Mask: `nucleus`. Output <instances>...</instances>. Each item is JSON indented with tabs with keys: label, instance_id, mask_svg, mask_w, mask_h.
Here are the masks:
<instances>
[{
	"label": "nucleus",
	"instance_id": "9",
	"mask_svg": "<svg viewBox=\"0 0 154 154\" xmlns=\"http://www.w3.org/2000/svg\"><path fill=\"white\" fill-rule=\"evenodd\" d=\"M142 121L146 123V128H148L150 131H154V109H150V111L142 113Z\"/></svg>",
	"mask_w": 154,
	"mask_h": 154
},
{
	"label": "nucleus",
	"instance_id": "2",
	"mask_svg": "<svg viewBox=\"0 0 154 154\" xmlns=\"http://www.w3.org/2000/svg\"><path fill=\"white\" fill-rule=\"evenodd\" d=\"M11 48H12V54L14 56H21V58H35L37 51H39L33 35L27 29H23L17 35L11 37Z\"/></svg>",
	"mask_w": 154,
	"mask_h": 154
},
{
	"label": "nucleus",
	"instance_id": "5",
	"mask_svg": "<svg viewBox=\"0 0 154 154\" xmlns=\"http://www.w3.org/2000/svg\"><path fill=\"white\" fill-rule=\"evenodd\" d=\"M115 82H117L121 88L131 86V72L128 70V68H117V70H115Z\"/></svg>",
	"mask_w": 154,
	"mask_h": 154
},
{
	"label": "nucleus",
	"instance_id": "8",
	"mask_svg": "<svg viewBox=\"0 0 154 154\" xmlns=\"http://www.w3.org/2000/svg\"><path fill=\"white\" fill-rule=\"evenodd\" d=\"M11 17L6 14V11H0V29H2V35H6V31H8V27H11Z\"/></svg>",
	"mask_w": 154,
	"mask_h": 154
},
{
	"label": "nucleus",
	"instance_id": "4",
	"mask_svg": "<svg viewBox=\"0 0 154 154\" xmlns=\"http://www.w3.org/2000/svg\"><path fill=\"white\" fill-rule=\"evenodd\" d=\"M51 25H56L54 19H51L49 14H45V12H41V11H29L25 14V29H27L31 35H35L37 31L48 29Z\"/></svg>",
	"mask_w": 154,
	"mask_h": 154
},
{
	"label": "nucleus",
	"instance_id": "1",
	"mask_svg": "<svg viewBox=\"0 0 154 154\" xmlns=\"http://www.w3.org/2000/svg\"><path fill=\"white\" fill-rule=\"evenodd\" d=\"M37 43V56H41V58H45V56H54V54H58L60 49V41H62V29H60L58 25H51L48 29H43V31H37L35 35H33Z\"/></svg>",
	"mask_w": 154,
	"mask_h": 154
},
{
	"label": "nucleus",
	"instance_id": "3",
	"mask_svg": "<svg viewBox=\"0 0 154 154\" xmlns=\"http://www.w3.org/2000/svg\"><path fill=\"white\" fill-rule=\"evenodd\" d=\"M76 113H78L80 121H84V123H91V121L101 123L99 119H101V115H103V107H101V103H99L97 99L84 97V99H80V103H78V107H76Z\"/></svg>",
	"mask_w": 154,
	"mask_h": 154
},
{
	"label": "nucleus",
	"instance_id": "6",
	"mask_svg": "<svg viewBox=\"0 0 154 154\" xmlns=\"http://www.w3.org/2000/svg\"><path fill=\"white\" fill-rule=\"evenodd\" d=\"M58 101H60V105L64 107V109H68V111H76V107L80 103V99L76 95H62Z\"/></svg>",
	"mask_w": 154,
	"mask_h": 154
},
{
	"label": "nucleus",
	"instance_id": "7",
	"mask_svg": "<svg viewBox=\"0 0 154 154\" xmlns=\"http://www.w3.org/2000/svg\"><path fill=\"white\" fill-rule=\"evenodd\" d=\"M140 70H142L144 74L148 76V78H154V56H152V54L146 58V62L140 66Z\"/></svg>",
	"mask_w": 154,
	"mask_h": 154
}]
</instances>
--
What is being asked ::
Locate each line of the data above that contains the string "instances" and copy those lines.

Solution for this exercise ::
Mask: `nucleus`. Output <instances>...</instances>. Each item is JSON indented with tabs with keys: label, instance_id, mask_svg, mask_w, mask_h.
<instances>
</instances>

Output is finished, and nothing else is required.